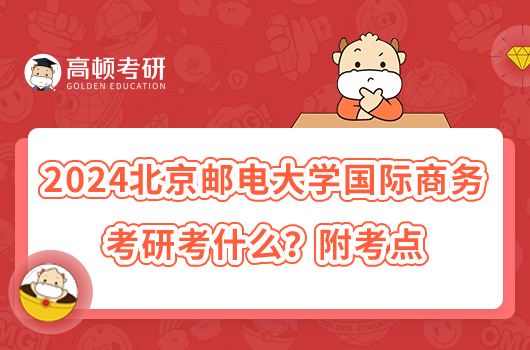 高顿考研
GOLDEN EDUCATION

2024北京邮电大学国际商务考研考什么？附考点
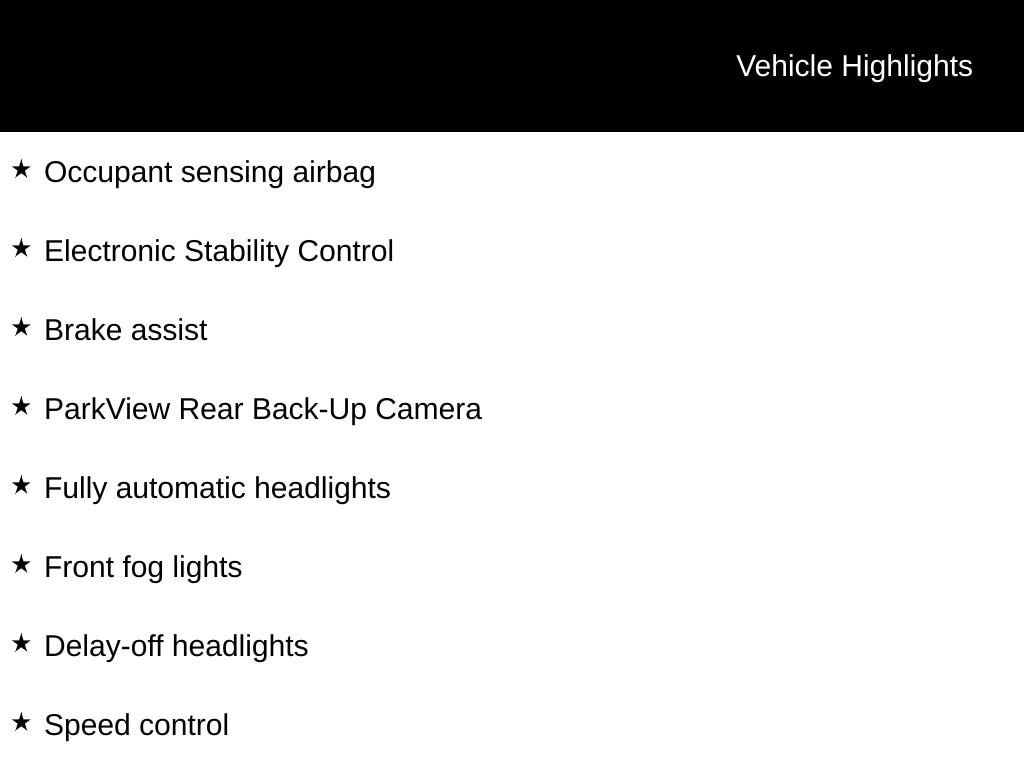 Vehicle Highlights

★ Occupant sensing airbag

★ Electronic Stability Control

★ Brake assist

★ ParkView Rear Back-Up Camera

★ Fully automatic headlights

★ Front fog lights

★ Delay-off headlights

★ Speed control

....................

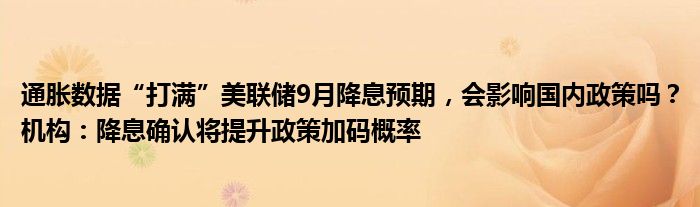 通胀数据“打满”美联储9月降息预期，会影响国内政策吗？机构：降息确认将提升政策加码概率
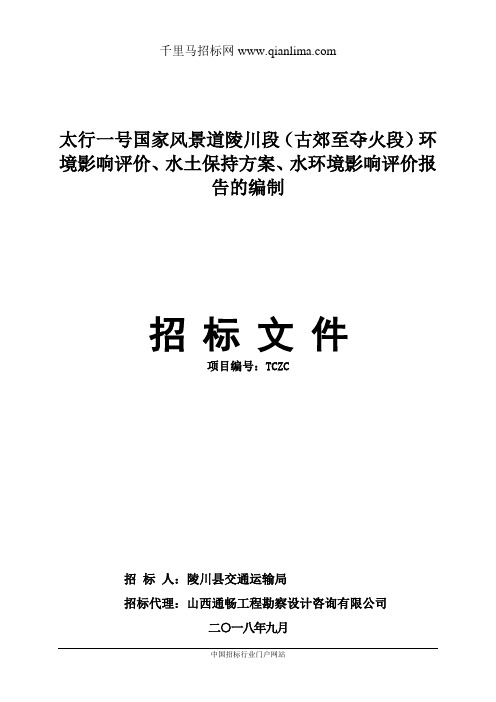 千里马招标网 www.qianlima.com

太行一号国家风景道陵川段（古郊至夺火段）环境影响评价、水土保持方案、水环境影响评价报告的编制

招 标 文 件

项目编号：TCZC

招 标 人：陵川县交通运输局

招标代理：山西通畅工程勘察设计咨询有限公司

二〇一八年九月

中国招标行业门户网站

....................

• [Problem to solve] Search the records above for "headlights" and copy every line that has it.

• [Answer area]
★ Fully automatic headlights
★ Delay-off headlights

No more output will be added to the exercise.